The property markets that are thriving in Victoria: Hotspotting's Terry Ryder
EXPERT OBSERVER
We don’t often get sensible analysis of price data from economists - mostly they generalise about “the Australian property market” - but Westpac senior economist Matthew Hassan provides an exception.
In a recent article he notes that some sections of the Melbourne market are still strong and that Regional Victoria has many locations with rising prices.
This correlates with recent Hotspotting research revealing that the cheaper areas of Melbourne still have strong prices while Regional Victoria is the most buoyant market in the nation.
Hassan says Melbourne’s overall price correction “has shown much bigger differences across segments and tiers” than has Sydney.
“For Melbourne, units and bottom tier areas are holding up much better,” he says, noting that prices across the bottom 25% of the market remain resilient.
“This theme is also apparent across sub-regions.
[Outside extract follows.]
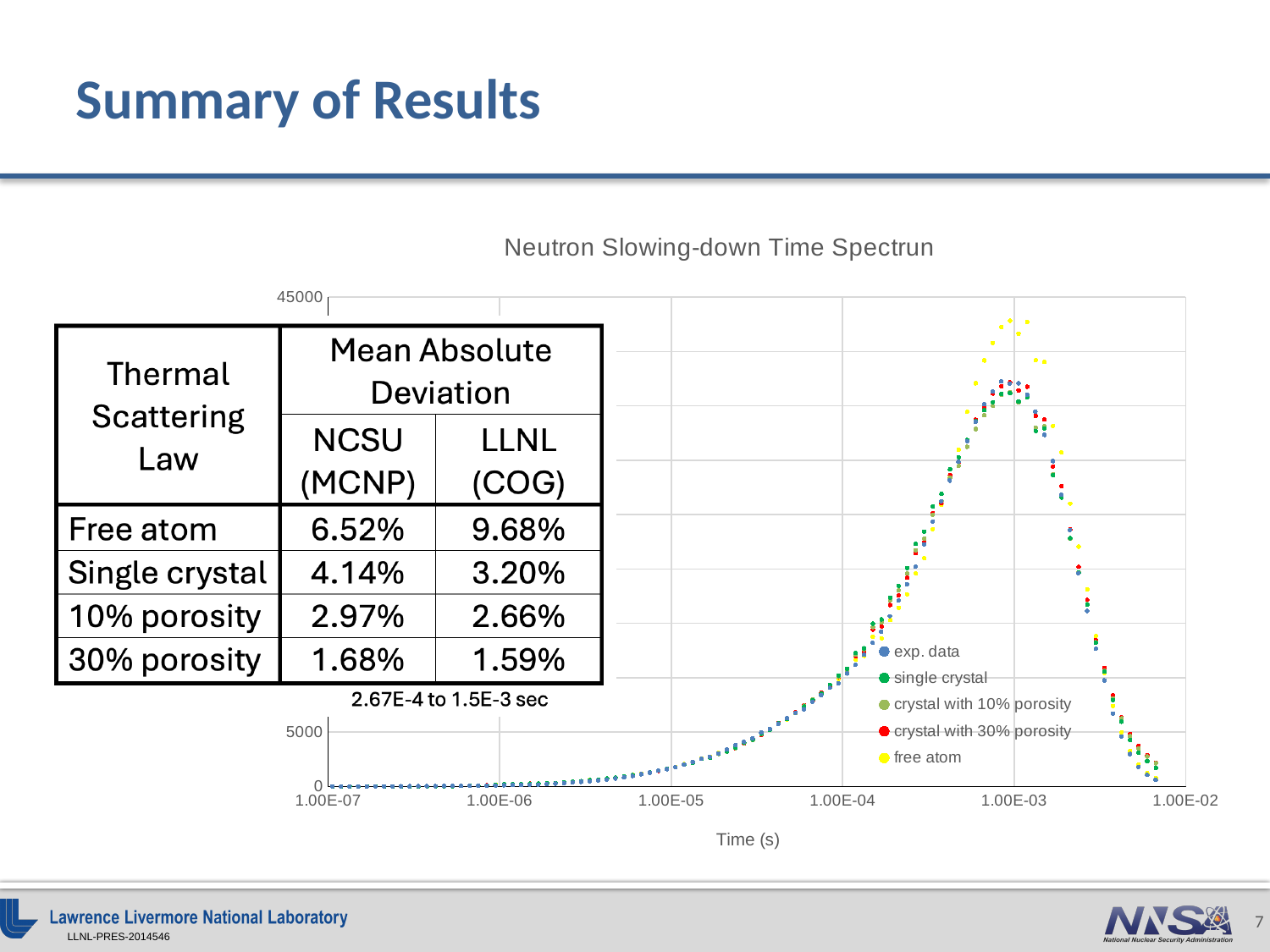
What is the highest value shown on the y axis of the chart? 45000 Is the peak value of the exp. data series greater or less than 40000? less How many series does the chart legend list? 5 How do the values change along the x axis in the chart? rise to a peak then fall What is the title of the chart? Neutron Slowing-down Time Spectrun Is the peak of the free atom series greater or less than 45000? less Which series reaches the highest peak value in the chart? free atom Is the value of the exp. data series at 1.00E-06 s greater or less than 5000? less What type of chart is shown on the slide? scatter chart Near which x-axis tick do the series reach their peak? 1.00E-03 What is the label of the x axis of the chart? Time (s)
The big movers over the second half of 2018 were Melbourne’s Inner East and Inner South, with the Inner City and West holding up considerably better.
“Prices are also performing better across Regional Victoria.”
Hassan says that, overall, the city’s rental market remains tight with vacancy rates holding around 2%.
“Meanwhile, rental vacancy rates are extremely tight across Victoria’s regions, having fallen from 2% in late 2017 to just 1.2% in early 2019,” he says. “This in turn suggests the uneven performance is likely to continue.”
Hotspotting’s regular nationwide research into sales activity and price movements has identified numerous growth markets in Regional Victoria.
They include Geelong (above), Ballarat, Bendigo, Pakenham, Officer and Warragul, as well as many smaller towns within an hour or so of Melbourne.
The Price Predictor Index published by Hotspotting ranks Regional Victoria as the No.1 market in Australia for strong sales activity and rising prices.
It has also identified growth markets in the Melbourne metropolitan area.
The generalised data on prices - i.e. one growth figure for the entire nation or for a major city - has Melbourne house prices down, although how much they’ve fallen depends on whose figures you believe.
One major data source has the Melbourne median house price rising slightly in 2018, while others say it fell 2% or 3%, the latest figure from the ABS says 6% and CoreLogic (which usually has the most negative figures) says Melbourne is down 11%.
These sources have one thing in common: they generalise about very large areas. They lump all of Greater Melbourne, which has 500 suburbs as diverse as Toorak and Epping, into one melting pot, with one figure to describe the whole market.
But Melbourne has many different scenarios in play, including precincts where prices are still rising. Hotspotting’s suburb-by-suburb analysis shows many of the outer-ring areas still have price growth.
This is confirmed by new data on the suburbs of the Melton LGA in Melbourne’s west. Most Melton suburbs have had annual price growth above 13%.
Melton’s median sits at $410,000 (up 14.5%) while Melton South is $411,750 (up 15.7%), Kurunjang $432,000 (up 19.5%) and Melton West $450,000 (up 13.9%).
The figures confirm that investors who are able to ignore media generalisations and do some real research will have little trouble finding strong markets where prices are growing.